-------- Task material --------

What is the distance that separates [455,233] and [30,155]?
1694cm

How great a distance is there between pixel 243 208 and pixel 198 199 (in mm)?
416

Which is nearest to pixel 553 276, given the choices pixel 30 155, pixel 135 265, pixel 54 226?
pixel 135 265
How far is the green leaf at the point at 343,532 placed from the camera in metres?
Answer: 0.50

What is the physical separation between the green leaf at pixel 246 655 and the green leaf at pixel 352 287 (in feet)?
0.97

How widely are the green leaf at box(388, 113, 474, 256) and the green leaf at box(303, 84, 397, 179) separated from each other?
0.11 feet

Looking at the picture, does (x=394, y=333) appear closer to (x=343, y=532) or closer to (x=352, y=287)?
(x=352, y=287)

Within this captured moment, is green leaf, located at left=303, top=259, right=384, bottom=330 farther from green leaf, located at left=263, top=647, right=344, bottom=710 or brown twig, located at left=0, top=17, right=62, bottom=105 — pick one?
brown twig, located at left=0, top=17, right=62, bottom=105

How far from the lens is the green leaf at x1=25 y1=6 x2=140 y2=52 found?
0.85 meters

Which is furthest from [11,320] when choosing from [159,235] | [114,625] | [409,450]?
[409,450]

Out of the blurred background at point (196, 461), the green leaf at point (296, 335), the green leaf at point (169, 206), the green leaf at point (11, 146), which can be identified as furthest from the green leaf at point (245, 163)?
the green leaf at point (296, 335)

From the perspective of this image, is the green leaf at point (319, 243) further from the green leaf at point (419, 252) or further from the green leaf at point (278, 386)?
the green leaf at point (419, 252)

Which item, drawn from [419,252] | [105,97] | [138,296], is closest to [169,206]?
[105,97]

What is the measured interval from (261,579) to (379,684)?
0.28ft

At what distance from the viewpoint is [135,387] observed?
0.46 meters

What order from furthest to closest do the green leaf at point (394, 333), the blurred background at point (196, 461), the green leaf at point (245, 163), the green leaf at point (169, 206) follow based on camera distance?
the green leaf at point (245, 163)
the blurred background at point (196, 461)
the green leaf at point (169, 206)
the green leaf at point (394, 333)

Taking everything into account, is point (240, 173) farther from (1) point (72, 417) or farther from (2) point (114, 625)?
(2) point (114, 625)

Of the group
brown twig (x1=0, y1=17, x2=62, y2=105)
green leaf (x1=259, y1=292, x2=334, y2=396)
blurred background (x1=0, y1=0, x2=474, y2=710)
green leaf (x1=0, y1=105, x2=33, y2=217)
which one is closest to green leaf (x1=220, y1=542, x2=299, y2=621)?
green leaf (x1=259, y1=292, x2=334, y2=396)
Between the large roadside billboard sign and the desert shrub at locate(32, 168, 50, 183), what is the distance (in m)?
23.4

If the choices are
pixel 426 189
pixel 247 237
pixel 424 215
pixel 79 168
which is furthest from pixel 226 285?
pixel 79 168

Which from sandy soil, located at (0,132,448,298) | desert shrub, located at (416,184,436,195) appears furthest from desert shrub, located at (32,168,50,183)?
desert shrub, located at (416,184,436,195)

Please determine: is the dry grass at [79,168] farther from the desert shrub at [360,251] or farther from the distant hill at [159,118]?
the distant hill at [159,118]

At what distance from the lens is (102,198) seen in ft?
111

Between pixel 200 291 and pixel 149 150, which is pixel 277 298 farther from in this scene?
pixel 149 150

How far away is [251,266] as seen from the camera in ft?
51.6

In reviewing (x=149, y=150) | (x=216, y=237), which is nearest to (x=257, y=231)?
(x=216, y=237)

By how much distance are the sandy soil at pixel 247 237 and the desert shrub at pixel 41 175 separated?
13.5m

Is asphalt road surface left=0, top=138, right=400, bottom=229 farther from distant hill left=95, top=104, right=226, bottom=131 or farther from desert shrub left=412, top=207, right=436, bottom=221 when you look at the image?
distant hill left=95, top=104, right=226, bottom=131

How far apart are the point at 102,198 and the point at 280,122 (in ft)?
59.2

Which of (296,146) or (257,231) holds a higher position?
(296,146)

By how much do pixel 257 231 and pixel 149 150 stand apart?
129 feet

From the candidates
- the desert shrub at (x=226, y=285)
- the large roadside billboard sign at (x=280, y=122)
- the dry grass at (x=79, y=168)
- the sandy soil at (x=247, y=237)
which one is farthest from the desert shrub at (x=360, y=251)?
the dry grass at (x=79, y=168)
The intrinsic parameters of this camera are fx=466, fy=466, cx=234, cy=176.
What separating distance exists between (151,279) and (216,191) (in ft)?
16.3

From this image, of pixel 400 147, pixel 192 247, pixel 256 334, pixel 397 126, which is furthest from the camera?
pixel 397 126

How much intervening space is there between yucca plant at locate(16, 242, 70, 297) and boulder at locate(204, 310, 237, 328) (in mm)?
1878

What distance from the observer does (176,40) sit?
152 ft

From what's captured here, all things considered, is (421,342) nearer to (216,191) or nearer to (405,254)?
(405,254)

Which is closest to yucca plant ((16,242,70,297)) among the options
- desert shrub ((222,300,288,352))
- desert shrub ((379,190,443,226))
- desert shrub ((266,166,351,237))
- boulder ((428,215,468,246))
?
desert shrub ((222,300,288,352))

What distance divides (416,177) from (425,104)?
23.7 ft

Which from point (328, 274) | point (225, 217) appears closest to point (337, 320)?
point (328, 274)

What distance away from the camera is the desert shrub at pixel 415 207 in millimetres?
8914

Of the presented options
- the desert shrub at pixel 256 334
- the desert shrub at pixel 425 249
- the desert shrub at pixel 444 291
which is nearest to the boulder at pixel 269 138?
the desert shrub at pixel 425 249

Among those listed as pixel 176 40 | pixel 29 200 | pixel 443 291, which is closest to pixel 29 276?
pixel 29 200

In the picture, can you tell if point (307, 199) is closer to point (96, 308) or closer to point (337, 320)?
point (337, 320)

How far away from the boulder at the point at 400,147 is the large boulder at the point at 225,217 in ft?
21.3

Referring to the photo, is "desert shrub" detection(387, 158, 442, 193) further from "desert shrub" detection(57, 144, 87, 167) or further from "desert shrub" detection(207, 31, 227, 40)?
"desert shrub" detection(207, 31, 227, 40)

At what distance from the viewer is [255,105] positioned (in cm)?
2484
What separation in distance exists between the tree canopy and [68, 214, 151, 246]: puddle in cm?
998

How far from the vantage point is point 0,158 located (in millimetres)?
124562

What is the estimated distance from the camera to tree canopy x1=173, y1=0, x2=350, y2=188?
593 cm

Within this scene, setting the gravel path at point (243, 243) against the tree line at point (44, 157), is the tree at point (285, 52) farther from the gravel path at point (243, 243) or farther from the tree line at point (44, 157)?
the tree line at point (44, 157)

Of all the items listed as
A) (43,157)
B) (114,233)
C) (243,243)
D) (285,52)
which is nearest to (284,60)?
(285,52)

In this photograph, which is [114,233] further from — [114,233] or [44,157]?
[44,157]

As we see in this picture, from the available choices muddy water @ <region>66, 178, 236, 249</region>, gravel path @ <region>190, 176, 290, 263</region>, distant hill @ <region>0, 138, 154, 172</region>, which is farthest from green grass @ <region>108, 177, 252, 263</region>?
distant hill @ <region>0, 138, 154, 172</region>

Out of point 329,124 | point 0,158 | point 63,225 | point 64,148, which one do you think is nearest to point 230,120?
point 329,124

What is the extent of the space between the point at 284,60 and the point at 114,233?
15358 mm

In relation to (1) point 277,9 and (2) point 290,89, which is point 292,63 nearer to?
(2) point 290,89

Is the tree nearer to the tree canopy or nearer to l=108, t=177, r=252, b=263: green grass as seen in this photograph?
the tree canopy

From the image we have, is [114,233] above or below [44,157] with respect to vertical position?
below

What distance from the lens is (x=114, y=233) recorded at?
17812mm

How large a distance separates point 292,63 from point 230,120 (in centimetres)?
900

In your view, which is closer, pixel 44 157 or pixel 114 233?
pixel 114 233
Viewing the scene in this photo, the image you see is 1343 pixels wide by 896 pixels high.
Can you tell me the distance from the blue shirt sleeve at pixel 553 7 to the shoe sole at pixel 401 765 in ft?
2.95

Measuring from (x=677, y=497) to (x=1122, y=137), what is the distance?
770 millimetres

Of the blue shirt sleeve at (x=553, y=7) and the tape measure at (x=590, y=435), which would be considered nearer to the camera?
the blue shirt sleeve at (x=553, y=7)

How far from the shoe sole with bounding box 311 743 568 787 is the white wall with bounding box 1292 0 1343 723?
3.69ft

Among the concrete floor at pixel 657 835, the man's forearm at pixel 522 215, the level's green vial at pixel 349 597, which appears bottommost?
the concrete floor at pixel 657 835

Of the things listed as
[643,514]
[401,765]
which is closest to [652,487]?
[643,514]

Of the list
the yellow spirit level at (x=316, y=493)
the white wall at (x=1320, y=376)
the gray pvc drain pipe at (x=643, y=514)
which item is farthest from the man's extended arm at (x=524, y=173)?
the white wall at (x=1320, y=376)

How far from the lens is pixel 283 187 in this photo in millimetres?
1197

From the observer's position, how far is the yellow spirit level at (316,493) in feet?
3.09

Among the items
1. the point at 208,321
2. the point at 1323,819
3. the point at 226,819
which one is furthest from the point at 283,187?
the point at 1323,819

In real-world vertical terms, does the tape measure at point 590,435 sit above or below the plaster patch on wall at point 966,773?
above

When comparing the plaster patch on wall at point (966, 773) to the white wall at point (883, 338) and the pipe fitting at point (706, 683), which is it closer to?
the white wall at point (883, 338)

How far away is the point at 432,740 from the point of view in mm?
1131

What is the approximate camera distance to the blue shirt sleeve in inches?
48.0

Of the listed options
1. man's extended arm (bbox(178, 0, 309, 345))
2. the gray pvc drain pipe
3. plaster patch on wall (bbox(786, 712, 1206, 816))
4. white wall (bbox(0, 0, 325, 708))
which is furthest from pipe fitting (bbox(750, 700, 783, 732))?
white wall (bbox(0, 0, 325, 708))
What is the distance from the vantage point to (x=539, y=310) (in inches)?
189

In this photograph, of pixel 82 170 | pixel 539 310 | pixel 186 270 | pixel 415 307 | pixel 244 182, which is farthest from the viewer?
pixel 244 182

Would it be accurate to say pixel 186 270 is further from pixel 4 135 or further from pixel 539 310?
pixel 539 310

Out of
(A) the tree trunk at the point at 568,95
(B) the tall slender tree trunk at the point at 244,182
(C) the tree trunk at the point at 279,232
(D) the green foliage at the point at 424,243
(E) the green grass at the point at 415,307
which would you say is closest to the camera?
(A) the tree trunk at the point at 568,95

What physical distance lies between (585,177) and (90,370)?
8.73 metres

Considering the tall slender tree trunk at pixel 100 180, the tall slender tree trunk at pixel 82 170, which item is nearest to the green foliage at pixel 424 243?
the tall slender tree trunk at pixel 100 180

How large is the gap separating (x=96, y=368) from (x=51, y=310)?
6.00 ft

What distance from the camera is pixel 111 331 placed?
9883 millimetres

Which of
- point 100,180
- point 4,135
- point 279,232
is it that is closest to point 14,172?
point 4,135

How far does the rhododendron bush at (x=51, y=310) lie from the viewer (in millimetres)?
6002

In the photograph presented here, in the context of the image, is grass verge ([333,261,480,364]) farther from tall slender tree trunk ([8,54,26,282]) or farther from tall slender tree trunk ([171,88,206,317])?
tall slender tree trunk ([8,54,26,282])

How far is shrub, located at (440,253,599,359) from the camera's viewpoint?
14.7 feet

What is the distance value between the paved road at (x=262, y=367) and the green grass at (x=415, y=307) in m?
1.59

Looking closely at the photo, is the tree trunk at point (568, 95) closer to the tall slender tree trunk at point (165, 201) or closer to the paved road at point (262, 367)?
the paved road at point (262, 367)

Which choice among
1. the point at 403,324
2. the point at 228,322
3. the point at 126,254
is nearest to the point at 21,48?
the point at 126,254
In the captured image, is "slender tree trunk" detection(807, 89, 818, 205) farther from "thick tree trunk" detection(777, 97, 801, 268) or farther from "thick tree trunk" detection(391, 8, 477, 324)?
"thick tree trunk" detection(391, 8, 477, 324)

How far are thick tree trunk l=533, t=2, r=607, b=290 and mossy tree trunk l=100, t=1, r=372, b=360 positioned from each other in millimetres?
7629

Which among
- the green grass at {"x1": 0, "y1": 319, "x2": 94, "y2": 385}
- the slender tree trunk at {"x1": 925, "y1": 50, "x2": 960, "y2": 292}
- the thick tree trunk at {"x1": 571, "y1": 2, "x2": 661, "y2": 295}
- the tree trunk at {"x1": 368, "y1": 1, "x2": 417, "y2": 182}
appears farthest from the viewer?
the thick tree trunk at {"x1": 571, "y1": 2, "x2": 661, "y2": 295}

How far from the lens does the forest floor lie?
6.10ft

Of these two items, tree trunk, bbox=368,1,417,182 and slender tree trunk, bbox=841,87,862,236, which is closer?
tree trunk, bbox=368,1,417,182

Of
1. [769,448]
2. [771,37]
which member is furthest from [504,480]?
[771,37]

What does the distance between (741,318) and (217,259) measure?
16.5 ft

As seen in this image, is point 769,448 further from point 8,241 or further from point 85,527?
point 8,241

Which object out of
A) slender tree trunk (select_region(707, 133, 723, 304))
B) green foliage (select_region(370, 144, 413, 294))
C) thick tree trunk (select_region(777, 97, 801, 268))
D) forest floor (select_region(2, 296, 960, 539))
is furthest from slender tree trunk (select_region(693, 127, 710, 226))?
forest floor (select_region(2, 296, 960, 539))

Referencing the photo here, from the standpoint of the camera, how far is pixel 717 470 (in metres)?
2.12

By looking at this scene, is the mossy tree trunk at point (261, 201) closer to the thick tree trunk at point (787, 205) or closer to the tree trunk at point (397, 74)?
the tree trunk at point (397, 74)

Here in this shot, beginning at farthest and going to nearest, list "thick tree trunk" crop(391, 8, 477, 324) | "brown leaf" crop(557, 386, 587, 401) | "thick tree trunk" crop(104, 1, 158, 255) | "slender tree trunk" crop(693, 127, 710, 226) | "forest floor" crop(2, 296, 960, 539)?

--------

Stated problem →
Rewrite the rows between the line containing "From the perspective" and the line containing "0.46 meters", inclusive, as a JSON list of strings with one string for each line and any blank lines omitted.

Answer to the problem →
[
  "From the perspective of this image, is the green leaf at point (319, 243) further from the green leaf at point (419, 252) or further from the green leaf at point (278, 386)?",
  "the green leaf at point (419, 252)",
  "Which item, drawn from [419,252] | [105,97] | [138,296], is closest to [169,206]?",
  "[105,97]",
  "What is the measured interval from (261,579) to (379,684)?",
  "0.28ft",
  "At what distance from the viewpoint is [135,387] observed?",
  "0.46 meters"
]